Deutsche Bank India increases maternity leave from 16 to 26 weeks

Deutsche Bank India has 3,830 women employees; gender diversity 32%.

Madhavi Lall, MD & HR head: New policy strengthens our commitment to gender diversity. We base our policies around the needs of our employees.
After the Tata Group significantly raised the bar this year by offering maternity leave of up to 27 weeks, Deutsche Bank India has come close by increasing maternity leave from 16 weeks to 26 weeks.

Beyond the statutory requirements, most progressive organizations offer maternity leave between 22-25 weeks. The current statutory requirement for maternity leave is 12 weeks.

Madhavi Lall, MD & HR head, India, Deutsche Bank, told TOI, “The new policy aims at strengthening our commitment to gender diversity. We base our policies around the needs of our employees. A critical feedback we got from our women employees was that maternity leave of up to 26 weeks would be more suitable and work perfectly for them because creches don’t take children who are less than 6 months. So the new policy change gels with that as well,” said Lall.

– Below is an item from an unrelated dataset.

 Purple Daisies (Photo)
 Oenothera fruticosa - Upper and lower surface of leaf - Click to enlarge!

Deutsche Bank India has a total women employee strength of 3,830, with the overall gender diversity at 32%.

Although the legal requirement on maternity leave is three months, companies like Hindustan Unilever, HCL Technologies, Accenture, Microsoft, Flipkart and Snapdeal, to name a few, have proactively enhanced it for the benefit of their women employees and as a measure to retain them at work. Women employees find it difficult to return to work after three months and usually go on unpaid leave. This gets extended further, resulting in several women opting out of the workforce.

Women and child development minister Maneka Gandhi had made a suggestion that maternity leave benefits be extended to 26 weeks. However, this has not been formalized.

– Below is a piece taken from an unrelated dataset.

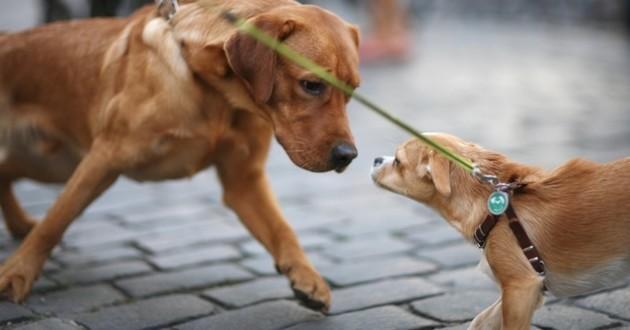 rencontre chiens dans la rue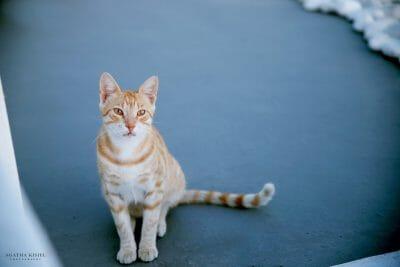 Travel Photography Santorini Greece Oia cat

Saundarya Rajesh, founder & president, Avtar Group, a diversity & inclusion talent strategy consulting firm, said maternity leaves of over six months and more offered by some of the companies in India are among the best across the world. But, she said companies also need to introduce `return to work’ programmes for women.

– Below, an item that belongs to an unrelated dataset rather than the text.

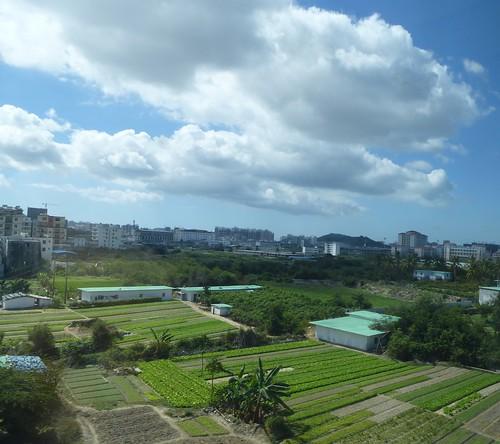 Hainan 13-Haikou-Sanya-Train (198)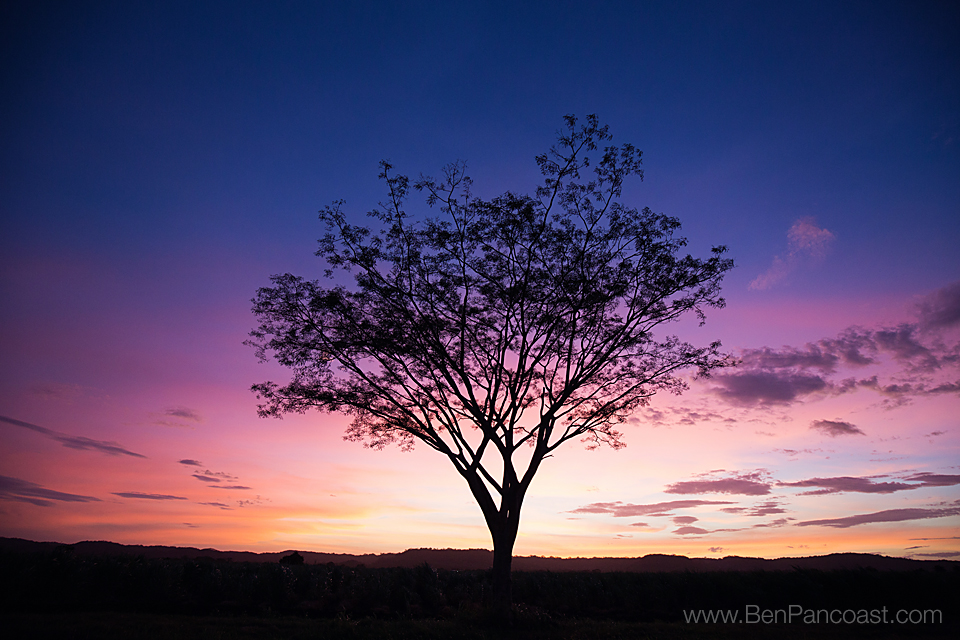 A Lonely Tree In Costa Rica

“It is very critical for companies to offer a whole basket of benefits around maternity, such as buddy system and staggered timing in addition to ensuring that the performance ratings of women employees returning from maternity are retained. A number of women employees tell us that it is because of such practices followed by their organizations that they decided not to leave the workplace,” said Rajesh.